A veces, soy un reflejo inconstante de quien solía ser, donde un suspiro amoroso emerge al contemplarte, sintiendo la tierna vibración de un corazón que aún late con fervor. Camino con paso medido, siendo el eco fiel de promesas ancestrales: el padre, el compañero, el hijo; el hombre que labora con dedicación, el pastor que guía y la oveja que sigue. El guardián inquebrantable que vela por su luz, siendo el pilar y la templanza que anhelas.
Sin embargo, hay días en los que soy el navegante eterno, perdido entre mares de sueños y anhelos, buscando puertos de caricias y archipiélagos de libertad. Soy ese espíritu indómito, anhelando todo, cambiando con el viento, buscando ser omnipresente como el aire que acaricia, como el vasto cielo.

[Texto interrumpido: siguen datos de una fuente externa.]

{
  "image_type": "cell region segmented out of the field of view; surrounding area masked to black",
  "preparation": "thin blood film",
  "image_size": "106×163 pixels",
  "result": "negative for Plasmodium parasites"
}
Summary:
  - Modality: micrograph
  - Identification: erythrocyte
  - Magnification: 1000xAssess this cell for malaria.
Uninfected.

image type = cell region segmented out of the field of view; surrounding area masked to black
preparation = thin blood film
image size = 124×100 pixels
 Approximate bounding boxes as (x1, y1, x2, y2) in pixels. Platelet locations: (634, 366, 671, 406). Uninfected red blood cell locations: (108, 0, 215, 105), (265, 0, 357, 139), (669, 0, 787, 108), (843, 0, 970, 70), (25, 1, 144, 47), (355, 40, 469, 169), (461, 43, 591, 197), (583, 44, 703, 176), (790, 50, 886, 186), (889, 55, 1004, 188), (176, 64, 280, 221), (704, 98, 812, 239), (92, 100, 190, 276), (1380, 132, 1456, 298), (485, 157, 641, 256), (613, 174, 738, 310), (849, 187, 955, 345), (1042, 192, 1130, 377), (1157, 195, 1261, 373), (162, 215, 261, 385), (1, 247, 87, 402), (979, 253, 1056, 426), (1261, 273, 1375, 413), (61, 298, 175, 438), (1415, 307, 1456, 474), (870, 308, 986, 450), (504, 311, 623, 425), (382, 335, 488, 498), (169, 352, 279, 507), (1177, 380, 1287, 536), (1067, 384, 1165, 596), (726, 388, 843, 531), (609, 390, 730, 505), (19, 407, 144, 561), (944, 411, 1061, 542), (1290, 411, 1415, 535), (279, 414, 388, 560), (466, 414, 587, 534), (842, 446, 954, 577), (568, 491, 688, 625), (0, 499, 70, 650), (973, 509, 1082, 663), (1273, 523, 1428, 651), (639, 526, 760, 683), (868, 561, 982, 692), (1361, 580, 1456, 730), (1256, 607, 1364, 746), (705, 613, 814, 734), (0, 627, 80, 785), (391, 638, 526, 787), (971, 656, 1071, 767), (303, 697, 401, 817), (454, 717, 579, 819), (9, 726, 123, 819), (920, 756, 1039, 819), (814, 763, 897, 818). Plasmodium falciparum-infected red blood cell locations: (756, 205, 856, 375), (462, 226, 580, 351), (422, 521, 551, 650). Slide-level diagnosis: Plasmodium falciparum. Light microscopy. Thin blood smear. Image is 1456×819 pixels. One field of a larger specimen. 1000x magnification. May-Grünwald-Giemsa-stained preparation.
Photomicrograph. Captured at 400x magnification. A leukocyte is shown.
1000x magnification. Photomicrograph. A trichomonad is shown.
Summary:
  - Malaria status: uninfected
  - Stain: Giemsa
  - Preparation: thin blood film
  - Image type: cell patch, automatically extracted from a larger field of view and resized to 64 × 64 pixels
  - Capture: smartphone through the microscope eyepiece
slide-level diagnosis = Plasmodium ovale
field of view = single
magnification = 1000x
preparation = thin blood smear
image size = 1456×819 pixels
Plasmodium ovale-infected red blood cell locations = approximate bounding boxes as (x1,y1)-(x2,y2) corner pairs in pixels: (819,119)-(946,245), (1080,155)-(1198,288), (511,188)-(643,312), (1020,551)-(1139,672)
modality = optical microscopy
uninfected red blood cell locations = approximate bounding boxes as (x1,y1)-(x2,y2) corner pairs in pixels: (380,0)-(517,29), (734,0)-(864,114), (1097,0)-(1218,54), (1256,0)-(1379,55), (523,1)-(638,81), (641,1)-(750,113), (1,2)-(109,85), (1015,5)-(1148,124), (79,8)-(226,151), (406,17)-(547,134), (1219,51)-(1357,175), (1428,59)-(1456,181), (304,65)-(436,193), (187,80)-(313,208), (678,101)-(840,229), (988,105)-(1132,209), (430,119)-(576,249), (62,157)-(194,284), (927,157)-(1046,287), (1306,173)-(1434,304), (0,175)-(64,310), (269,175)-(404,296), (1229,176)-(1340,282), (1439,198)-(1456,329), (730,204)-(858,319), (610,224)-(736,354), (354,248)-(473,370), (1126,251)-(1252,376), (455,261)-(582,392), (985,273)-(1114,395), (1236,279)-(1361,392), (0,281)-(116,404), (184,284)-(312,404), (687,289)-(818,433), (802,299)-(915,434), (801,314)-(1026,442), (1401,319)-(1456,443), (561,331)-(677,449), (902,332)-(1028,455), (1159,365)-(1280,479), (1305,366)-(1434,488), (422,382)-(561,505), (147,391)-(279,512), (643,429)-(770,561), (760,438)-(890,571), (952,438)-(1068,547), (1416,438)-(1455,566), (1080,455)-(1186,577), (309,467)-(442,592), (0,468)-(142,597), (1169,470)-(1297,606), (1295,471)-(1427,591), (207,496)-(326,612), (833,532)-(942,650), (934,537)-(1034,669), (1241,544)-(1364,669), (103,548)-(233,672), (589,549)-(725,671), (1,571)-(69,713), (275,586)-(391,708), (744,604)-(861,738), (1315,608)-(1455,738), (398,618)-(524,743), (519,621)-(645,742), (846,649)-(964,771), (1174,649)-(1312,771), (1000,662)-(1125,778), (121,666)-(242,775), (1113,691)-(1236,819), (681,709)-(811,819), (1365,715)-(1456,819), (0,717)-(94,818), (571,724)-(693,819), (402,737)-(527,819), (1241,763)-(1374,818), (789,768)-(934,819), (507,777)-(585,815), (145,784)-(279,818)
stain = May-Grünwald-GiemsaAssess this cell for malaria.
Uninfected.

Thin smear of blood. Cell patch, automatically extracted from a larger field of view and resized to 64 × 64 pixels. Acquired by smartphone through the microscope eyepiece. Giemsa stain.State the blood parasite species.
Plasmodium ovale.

Hay momentos en los que me transformo en esa tempestad interna, el que se asfixia en su propia existencia, al borde del precipicio, ansiando reinventarse en el vasto vacío. Aquel ser desorientado, que a veces parece renegar del universo y, en su dolor, incluso de ti. Soy el que lucha con su propia insatisfacción, la tormenta que a veces sientes que no puedes calmar.
Y, en ciertos instantes, me convierto en el espectador distante, el que parece sordo a tus súplicas, el hombre que, perdido en sí mismo, camina con una mirada desenfocada, dejándose llevar por la corriente de la vida, aceptando su curso como un árbol que contempla el paso del río.
Puede que, en ocasiones, me sientas lejano, un extraño en la piel del hombre que amas. Pero, ya sea yo o mis sombras, ya sea el reflejo o la tempestad, todos compartimos un lazo indestructible: nuestro amor hacia ti. Y aunque nuestras maneras de amar varíen, en ese sentimiento puro y profundo, todos somos unánimes.